White supremacist Brenton Tarrant, who murdered 51 loyal Muslims in 2019 in New Zealand, remained unmatched on Monday as survivors and prosecutors returned to the trial during the long minutes of terror at two mosques in Christchurch. He could be sentenced to life in prison.
He may be the first person in New Zealand to be sentenced to life without trial. Australia’s Brenton Tarrant, the perpetrator of the bombing of Christchurch, will be sentenced over his fate at the end of the four – day trial, which began on Monday 24 August in Christchurch High Court.
At home in his trial, the 29-year-old Australian, who had so far attended a video conference from his high-pressure prison in Auckland, was present in court. This is the first time he has been confronted with survivors and families since the attacks on March 15, 2019.
Brenton Tarrant, silent and unconscious
Dressed in his gray prison uniform and flanked by three police officers in the booth, Brenton Tarrant remained silent and indistinct, sometimes raising his head to watch the crowd.
Prosecutor Barnaby Hawes reported a cooling of facts and explained that the accused “wanted to kill more people”. He recounted how Australians that day methodically slaughtered women, children and men while filming the murders and broadcasting it live on social media, how he ignored pleas of pity from some victims, how he had run over a body while walking from a mosque to another.
When he saw a three-year-old cling to his father’s legs, Brenton Tarrant executed him “with two precisely placed bullets,” Barnaby Hawes said. Several lawyers believe that the Australian will be the first in New Zealand to be sentenced to life in prison without the possibility of realization.
“Kill as many people as possible”
Brenton Tarrant had been arrested as he was hoping to reach Ashburton, an hour south of Christchurch, to attack a third mosque.
“One of New Zealand’s darkest days”
“He admitted that the police had gone to mosques in order to kill as many people as possible,” Barnaby Hawes said. “During the hearings (…) he explained that the attacks were motivated by his ideological convictions and that he hoped to gain fear among those he describes as ‘invaders’, especially the Muslim population and all non-European immigrants.”
Gamal Fouda, an imam from the al-Nour mosque in Christchurch, said he had “seen hatred in the eyes of a fanatical terrorist” that day. “Your hatred is not necessary,” he told the Australians.
After long denying being the author of the largest mass murder in New Zealand’s modern history, the indictment ended in March. He was convicted of the murder of 51 people, 40 attempted murders and an act of terrorism.
A very prepared attack
Brenton Tarrant arrived in New Zealand in 2017, prosecutors say. He lived in Dunedin, 360 km south of Christchurch, where he had amassed an entire arsenal and bought over 7,000 ammunition.
Two months before the attacks, he had traveled to Christchurch to find the site. He had moved a drone over the al-Nour Mosque, filmed the building, its entrances and exits and made detailed notes about the journey to the Linwood Mosque.

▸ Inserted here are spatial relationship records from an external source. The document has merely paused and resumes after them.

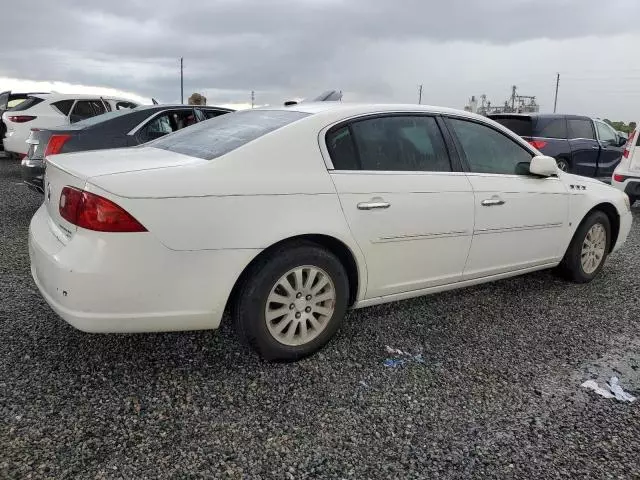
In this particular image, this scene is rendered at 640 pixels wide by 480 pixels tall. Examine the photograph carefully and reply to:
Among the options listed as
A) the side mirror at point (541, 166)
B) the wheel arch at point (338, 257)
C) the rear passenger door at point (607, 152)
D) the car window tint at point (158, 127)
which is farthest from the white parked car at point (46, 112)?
the rear passenger door at point (607, 152)

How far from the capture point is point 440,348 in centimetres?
346

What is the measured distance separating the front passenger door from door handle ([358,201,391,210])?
31.2 inches

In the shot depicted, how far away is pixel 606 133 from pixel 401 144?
10476 mm

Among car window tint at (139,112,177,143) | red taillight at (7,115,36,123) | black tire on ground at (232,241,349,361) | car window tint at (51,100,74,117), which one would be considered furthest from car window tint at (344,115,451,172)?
red taillight at (7,115,36,123)

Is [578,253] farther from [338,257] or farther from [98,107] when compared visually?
[98,107]

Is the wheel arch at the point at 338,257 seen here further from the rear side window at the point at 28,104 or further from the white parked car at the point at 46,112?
the rear side window at the point at 28,104

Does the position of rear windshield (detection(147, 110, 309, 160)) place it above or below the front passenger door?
above

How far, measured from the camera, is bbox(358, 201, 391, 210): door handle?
3165 millimetres

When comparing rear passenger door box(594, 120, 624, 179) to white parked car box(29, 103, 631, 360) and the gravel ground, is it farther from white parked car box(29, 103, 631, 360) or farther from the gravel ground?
the gravel ground

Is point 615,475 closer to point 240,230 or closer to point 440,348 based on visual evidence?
point 440,348

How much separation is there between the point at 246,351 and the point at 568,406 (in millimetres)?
1758

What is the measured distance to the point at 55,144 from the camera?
6.20 metres

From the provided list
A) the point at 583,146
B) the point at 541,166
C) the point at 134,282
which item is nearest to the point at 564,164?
the point at 583,146

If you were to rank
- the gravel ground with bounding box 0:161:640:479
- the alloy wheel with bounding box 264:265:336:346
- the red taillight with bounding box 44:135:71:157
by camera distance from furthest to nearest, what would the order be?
the red taillight with bounding box 44:135:71:157 < the alloy wheel with bounding box 264:265:336:346 < the gravel ground with bounding box 0:161:640:479
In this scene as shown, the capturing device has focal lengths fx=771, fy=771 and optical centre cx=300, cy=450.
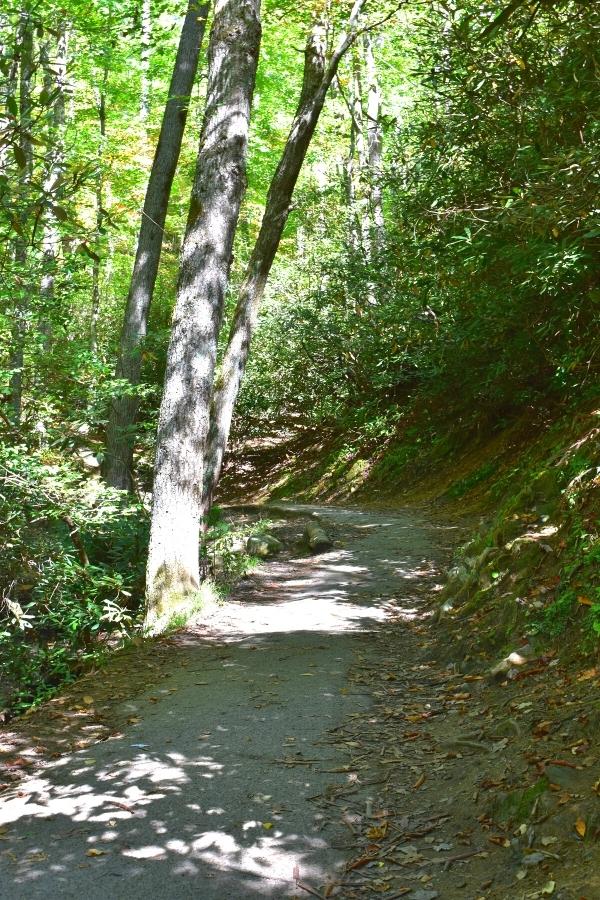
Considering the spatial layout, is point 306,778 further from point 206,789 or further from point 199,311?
point 199,311

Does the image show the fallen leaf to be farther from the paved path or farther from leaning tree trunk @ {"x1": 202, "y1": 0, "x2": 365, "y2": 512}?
leaning tree trunk @ {"x1": 202, "y1": 0, "x2": 365, "y2": 512}

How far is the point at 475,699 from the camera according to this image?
5426 millimetres

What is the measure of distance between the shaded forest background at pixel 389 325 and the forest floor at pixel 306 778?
3.37 feet

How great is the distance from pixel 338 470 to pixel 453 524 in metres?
8.19

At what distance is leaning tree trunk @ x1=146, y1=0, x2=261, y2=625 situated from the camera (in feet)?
27.0

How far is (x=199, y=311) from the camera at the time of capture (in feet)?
27.7

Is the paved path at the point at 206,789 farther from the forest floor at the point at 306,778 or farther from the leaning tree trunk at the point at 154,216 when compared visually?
the leaning tree trunk at the point at 154,216

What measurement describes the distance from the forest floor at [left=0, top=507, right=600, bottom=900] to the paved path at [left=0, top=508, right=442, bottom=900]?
12 millimetres

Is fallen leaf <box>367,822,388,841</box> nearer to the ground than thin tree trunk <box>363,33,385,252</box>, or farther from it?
nearer to the ground

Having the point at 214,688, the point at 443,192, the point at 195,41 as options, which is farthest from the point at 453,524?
the point at 195,41

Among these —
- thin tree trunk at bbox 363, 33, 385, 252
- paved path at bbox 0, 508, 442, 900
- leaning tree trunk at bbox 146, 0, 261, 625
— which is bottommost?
paved path at bbox 0, 508, 442, 900

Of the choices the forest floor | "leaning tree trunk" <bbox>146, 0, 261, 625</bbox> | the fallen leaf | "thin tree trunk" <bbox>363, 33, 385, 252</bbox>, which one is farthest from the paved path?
"thin tree trunk" <bbox>363, 33, 385, 252</bbox>

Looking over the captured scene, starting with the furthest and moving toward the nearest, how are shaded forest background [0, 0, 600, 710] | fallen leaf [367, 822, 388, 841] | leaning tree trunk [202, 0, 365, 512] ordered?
leaning tree trunk [202, 0, 365, 512] → shaded forest background [0, 0, 600, 710] → fallen leaf [367, 822, 388, 841]

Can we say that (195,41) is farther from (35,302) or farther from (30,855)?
(30,855)
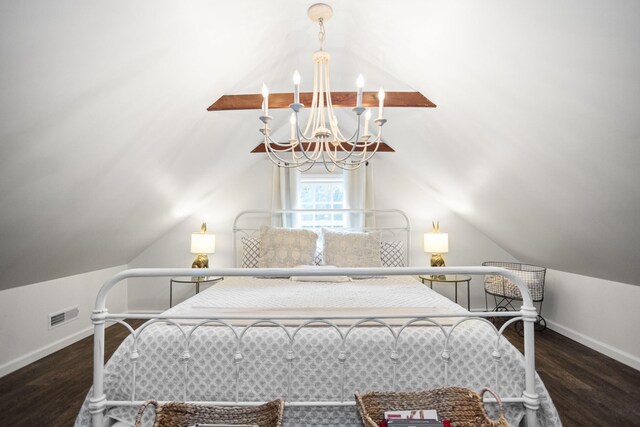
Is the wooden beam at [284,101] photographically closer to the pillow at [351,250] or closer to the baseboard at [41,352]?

On March 15, 2019, he had driven from Dunedin to Christchurch equipped with several semi-automatic weapons on which he had inscribed various symbols as well as references to the Crusades and the latest attacks.
He had spare magazines full of ammunition as well as jerry cans “to put on the mosques,” BarnabyHawes said. “He said he wished he had done it.”
A few minutes before taking action, he had sent his 74-page “manifesto” to an extremist website, warned his family of what to do and sent e-mails threatening several editors. against mosques.
Strict media control
Brenton Tarrant chose to defend himself without a lawyer.
Judge Cameron Mander, for his part, imposed drastic restrictions on media coverage of the proceedings to prevent the accused from using his trial as a platform to spread his hate messages.
The magistrate states in particular to the media, which do not have the right to report live the content of the hearings, what they can or cannot report.
The slaughter led the government to tighten gun laws and increase efforts to combat extremism on the Internet.
Renowned Christchurch lawyer Nigel Hamptona said the “horrific crime required extraordinary punishment”.